3.4. Correlations with material properties (Tibia mid-shaft only)

Since BMSi is the current measurement being assessed in vivo for human subjects, we tested to see if this microindentation resistance property of tissue was related to quasi-static mechanical properties of cortical bone from the TMS near the site of IMI. Even though the loading rates were vastly different between quasi-static flexural testing and dynamic impact microindentation, a positive correlation between BMSi and bending strength was statistically significant, but not so between BMSi and estimated toughness (Fig. 5). Not surprisingly, the coefficient of determination for bending strength and BMSi was not as high as those between bending strength and porosity of the beam (R²=96.0%, p<0.0001) or between bending strength and avBMD of the beam (R²=96.8%, p<0.0001).

Linear regression between BMSi and paired mechanical properties of cortical bone at the apparent-level. BMSi was positively correlated with peak bending strength (a), yield strength (b), flexural modulus (c), but not with toughness (d). (gray symbols indicate properties were from the right, instead of the left tibia).

3. Discussion

Reference point microindentation – cyclic or impact – is currently the only technique capable of directly assessing the mechanical competence of bone in vivo. All other techniques from X-ray imaging and ultrasound to magnetic resonance imaging with finite element analysis provide surrogates of fracture resistance. While these surrogates related to bone mass, cortical structure, trabecular architecture, structural strength, and mineral density are significantly different between osteoporotic and otherwise healthy bone, they do not unequivocally predict fracture risk¹⁹. IMI may help with fracture risk assessment as it provides a unique tissue characteristic related to the mechanical resistance of cortical bone to high-rate indentation. In the present study, we find that the characteristic known as BMSi can directly correlate with material strength of cortical bone from elderly donors, an at risk population. Moreover, BMSi, unlike cRPI properties, is more sensitive to underlying intra-cortical microstructure, especially for bones with thin cortices and high cortical porosity throughout the cortex.

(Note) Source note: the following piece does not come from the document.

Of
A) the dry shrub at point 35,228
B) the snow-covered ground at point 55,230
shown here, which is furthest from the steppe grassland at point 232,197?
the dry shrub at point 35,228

The mechanisms by which bone resists indentation remain to be fully elucidated for cRPI and IMI testing. However, there is evidence that certain cRPI (BioDent) measurements acquired at the TMS are different between osteoporotic fracture cases and non-fracture cases⁴ as well as between fracture cases (typical and sub-trochanteric) and age-and gender-matched controls²⁰. The IMI (OsteoProbe) measurement BMSi differs between type 2 diabetic and non-diabetic post-menopausal women²¹, negatively correlates with duration of type 2 diabetes²², changes from baseline following 7 weeks and 20 weeks of treatment with either denosumab (anti-RANKL) or teriparatide (hPTH(1–34))²³, differ between Norwegian and Spanish post-menopausal women but does not vary with age²⁴, correlate with subcutaneous fat in the lower limb²⁵, and are different between fracture and non-fracture cases with osteopenia and varies with age²⁶. Thus, there is promise that cRPI and IMI can ascertain aspects of bone tissue quality in a minimally invasive way to improve the prediction of fracture risk.

Nonetheless, there are still questions as to whether microindentation at the tibia mid-shaft is indicative of osteoporotic fractures, which typically occur at the hip, distal radius, proximal humerus, and spine. One population-based study to date found no difference in BMSi between women with a confirmed vertebral fracture and women without a fracture (both groups between 75 – 80 years), even though hip areal bone mineral density was significantly lower in the fracture group than in the controls²⁷. Although there were limitations to the study design including variable time between fracture event and the indentation tests as well as variance in BMSi among the 4 different operators of the OsteoProbe, the study points to the challenge of assessing tissue properties at the TMS to predict vertebral fracture, which also depends on the deterioration of the trabecular architecture. In our elderly cohort of 10 donors pooling the left and right sides with donor as a random effect, BMSi of TMS explained only 20.5% (p = 0.033) of the variance in the BMSi of the DR and was not related to the BMSi of the PH and (p = 0.330). This does not necessarily indicate that BMSi at the tibia is not predictive of fracture risk at the wrist or shoulder, but rather BMSi comparisons across groups should be made within a given anatomical site.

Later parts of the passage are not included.